* _Prompt 1_
Please show every line of the entries below that contains the string "tree".

* _Excerpted text_
▬▬▬
Giter VIP home page Giter VIP logo

ocr-process-service's Introduction

ocr-process-service

GitHub license

ocr-process-service is open-source software available to retrieve meaningful values from Brazilian receipts

Setting up environment

Dependencies

Tesseract

# Follow these instructions
https://code.google.com/p/tesseract-ocr/wiki/Compiling

Obs.: Make sure you have tesseract accessible under the /usr/bin/ 
A symbolic link will do the trick ;)

OS dependencies

# for Yum on CentOS
yum install ImageMagick-c++-devel blas-devel lapack-devel python-devel

Cuneiform - Part 1

git clone https://github.com/PauloMigAlmeida/cuneiform.git
cd cuneiform
mkdir builddir
cd builddir
cmake -DCMAKE_BUILD_TYPE=release ..
make
make install

Obs.: Make sure you have cuneiform accessible under the /usr/bin/ 
A symbolic link will do the trick ;)

Cuneiform - Part 2

In case you've cuneiform installed under the /usr/local/bin directory then you may need make a few symbolic links in order to get that working.
▬▬▬
* _Prompt 2_
According to the setup instructions, under which directory should tesseract be accessible?

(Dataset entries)
▬▬▬
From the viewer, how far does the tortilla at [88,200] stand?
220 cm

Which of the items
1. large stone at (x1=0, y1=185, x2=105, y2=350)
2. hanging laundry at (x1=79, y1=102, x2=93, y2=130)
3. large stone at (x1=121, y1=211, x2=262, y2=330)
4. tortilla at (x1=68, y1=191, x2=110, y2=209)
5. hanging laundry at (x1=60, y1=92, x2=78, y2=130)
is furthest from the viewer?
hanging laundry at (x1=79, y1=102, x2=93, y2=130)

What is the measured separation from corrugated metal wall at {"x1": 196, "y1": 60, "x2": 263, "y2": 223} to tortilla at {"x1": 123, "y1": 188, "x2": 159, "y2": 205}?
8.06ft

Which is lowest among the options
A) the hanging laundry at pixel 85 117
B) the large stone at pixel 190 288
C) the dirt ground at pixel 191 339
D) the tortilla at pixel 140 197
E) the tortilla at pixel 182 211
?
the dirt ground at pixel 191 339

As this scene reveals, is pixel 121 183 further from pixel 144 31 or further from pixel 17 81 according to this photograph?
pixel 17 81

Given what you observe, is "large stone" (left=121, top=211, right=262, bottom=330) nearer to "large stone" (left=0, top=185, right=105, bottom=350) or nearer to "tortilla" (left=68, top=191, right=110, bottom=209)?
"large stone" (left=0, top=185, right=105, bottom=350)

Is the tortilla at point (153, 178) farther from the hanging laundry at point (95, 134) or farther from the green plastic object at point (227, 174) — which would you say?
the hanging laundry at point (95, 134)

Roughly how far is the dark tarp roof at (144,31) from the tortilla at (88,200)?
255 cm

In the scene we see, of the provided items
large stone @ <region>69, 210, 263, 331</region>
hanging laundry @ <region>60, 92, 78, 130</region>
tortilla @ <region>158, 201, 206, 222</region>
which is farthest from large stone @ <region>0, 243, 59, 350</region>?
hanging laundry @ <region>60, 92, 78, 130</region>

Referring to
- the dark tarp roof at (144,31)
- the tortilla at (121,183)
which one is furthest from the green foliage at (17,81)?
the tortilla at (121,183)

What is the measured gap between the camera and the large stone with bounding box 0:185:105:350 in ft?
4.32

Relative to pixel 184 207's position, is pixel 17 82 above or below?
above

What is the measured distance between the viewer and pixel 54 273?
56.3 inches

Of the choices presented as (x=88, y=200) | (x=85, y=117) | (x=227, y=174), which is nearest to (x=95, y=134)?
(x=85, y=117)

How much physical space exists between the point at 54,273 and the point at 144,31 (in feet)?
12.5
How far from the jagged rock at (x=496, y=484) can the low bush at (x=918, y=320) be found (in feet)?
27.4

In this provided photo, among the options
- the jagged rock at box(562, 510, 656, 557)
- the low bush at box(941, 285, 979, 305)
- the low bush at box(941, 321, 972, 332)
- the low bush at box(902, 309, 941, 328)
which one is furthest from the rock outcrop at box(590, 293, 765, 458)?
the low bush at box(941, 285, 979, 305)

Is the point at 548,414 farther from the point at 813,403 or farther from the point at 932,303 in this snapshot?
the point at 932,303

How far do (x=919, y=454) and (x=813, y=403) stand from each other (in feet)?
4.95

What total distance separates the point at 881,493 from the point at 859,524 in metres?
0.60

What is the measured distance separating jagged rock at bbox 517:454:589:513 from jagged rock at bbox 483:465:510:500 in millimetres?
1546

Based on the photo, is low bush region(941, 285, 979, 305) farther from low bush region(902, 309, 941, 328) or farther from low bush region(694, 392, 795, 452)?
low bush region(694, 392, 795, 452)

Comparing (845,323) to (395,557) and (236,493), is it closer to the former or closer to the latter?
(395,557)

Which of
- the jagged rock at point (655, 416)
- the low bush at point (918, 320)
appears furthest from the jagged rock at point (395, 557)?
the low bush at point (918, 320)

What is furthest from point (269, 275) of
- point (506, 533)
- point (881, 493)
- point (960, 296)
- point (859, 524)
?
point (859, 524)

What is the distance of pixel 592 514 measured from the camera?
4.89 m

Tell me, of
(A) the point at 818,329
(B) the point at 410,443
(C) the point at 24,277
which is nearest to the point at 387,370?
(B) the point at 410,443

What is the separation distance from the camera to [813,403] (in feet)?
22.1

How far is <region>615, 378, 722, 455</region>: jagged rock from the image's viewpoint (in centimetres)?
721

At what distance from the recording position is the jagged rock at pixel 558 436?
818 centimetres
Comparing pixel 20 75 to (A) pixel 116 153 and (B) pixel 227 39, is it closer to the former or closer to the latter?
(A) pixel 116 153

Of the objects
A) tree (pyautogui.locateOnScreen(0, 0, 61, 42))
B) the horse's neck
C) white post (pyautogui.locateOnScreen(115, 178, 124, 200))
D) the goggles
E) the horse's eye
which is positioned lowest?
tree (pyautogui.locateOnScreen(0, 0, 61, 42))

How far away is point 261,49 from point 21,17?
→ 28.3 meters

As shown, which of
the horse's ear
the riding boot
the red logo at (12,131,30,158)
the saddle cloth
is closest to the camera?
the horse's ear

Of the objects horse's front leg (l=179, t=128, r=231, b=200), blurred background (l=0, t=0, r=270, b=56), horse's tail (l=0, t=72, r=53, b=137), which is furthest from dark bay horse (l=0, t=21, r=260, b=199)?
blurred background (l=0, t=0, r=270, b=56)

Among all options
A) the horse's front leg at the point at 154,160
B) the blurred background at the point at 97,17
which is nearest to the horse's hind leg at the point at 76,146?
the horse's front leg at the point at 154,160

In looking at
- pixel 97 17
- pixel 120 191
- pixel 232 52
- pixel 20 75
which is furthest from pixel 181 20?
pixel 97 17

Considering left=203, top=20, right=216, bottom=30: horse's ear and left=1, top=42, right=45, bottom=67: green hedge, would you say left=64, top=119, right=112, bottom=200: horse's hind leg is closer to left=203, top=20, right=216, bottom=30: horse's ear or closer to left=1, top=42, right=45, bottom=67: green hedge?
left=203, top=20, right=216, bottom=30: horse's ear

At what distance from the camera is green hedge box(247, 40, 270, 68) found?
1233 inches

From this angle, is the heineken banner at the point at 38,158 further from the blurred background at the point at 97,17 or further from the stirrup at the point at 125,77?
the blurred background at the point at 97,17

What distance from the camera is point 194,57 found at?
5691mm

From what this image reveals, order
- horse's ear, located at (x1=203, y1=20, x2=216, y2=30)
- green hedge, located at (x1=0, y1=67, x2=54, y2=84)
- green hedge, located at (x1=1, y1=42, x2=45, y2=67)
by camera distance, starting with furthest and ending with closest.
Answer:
▬▬▬
* _Reply 1_
A) tree (pyautogui.locateOnScreen(0, 0, 61, 42))
tree (pyautogui.locateOnScreen(0, 0, 61, 42))

* _Reply 2_
/usr/bin/